Non-GAAP EPS was $1.63 vs. $1.36 last year again matching our estimate of
$1.63. Non-GAAP Operating margin was 51%. Total recurring revenue, comprised of
subscription and maintenance revenue increased to $57.6MM now representing over
59.3% of total revenue.
The
lone analyst who screamed ‘double down’. First 4Q remarks and then FY13.
Solarwinds had one of the best quarters they have had in the past year with
double digit yoy growth in all three revenue categories. Driven by increased
levels in product sales from core network management products along with record
sales in North America and EMEA. Revenue from Federal business was up 10% but
down sequentially as anticipated shared improvement from 3Q13. With license
revenue growth back above 20%- another target yet ahead of management
expectation this was a significant quarter. Confidence among average
transaction size from management reaffirm their continuing climb to ~$8,700, a
range that hasn’t been reached since 2Q12.
We applaud
Solarwinds prudent ability to fund initiatives that are important to its long
term goals. $5MM was invested split relatively even between product development
and marketing and sales. Headcount since 1Q13 was up 20% to 1300 employees
globally. Indeed these investments are accelerating revenue growth and have put
the company in a position to scale more effectively.
Looking
forward to 2014 and beyond we see our original investment thesis largely intact
and a sizeable opportunity in the companies remarks. Revenue growth is fueling
performance and reinvestment in the company is driving acceleration into new
markets. The demand for network management tools is large, growing consistently
and mildly untapped. In addition we are thrilled to see management focus on new
developments in product security driven by several high profile data loss
incidents in the past year equate us to feel safe the company is nimble, aware
of the pressing need and responding to again a largely untapped market.
Initial
guidance was offered for 1Q14 and FY14. 1Q14 revenue was forecasted in range of
$92.0- $94.0 up 27.5% yoy at the midpoint and Non-GAAP EPS of $0.34-$0.36. For
FY 14 revenue is expected in the range of $408.0-$420.0MM and Non-GAAP EPS of
$1.55-1.65.
Despite
a challenging year viewed by the investment community Solarwinds combination of
growth, cash flow and profitability are metrics that can only be matched by a
few technology companies.
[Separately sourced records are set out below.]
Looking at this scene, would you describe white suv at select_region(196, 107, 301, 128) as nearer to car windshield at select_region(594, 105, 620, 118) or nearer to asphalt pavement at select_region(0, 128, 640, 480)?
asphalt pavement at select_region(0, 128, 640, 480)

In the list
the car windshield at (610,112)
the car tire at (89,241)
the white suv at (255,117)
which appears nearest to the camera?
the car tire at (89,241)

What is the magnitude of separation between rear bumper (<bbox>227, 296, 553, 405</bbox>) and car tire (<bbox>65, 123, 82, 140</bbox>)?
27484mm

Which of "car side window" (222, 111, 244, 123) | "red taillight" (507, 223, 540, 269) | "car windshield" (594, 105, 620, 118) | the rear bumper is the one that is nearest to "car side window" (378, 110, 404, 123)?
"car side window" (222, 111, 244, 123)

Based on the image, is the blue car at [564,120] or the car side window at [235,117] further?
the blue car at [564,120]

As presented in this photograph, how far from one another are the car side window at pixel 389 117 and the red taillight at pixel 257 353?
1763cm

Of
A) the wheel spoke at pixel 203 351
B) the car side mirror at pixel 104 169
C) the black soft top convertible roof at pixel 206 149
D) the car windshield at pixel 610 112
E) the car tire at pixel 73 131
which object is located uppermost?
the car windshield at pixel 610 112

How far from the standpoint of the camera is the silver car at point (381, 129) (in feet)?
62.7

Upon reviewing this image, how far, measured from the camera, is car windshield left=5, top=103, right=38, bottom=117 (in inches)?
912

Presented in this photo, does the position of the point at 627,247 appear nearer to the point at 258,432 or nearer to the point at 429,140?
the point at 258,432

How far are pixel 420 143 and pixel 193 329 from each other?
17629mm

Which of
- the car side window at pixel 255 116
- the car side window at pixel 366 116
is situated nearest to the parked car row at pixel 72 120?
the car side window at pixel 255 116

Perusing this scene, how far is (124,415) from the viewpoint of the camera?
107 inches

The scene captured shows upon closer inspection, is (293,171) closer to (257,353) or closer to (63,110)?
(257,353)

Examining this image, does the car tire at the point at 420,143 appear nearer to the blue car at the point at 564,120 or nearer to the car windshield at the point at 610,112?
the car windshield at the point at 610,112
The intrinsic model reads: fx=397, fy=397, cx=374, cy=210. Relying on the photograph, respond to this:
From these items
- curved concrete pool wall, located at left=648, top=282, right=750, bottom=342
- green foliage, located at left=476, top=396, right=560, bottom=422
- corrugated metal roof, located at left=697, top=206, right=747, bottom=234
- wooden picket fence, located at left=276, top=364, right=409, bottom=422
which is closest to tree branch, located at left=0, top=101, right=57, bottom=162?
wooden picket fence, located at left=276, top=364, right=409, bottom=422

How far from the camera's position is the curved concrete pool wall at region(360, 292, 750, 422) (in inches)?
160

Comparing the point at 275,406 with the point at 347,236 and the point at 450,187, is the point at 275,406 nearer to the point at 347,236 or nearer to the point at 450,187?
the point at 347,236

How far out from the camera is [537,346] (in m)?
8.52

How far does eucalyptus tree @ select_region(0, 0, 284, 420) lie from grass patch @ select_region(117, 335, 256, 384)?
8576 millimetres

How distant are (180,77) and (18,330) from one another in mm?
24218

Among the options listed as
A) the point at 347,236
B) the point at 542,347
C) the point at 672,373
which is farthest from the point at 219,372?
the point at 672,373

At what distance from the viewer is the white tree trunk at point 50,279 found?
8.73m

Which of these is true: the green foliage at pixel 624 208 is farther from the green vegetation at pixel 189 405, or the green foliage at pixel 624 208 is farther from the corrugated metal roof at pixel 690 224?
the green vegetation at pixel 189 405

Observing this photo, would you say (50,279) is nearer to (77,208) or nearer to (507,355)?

Revenue growth has led metric outperformance- not
underinvestment. Alongside absorbing 2 of the largest acquisitions in the
company’s history while exceeding Non-GAAP operating margin for not only 4Q13
but year end is to put bluntly- impressive. Historically the stock has sold for
42.4x earnings.
Our Price target of 46.10 represents a 25.4x multiple to our
FY14 EPS of $1.83. Indeed a significant discount vs. historically and in our
view quite unwarranted as not limited to management execution, inherent operating
leverage, revenue growth, and the acquisitory nature of the company. Multiples
should recover in conjunction to its peer group at the minimum if not exceeding
them. We maintain our “buy” rating on this name.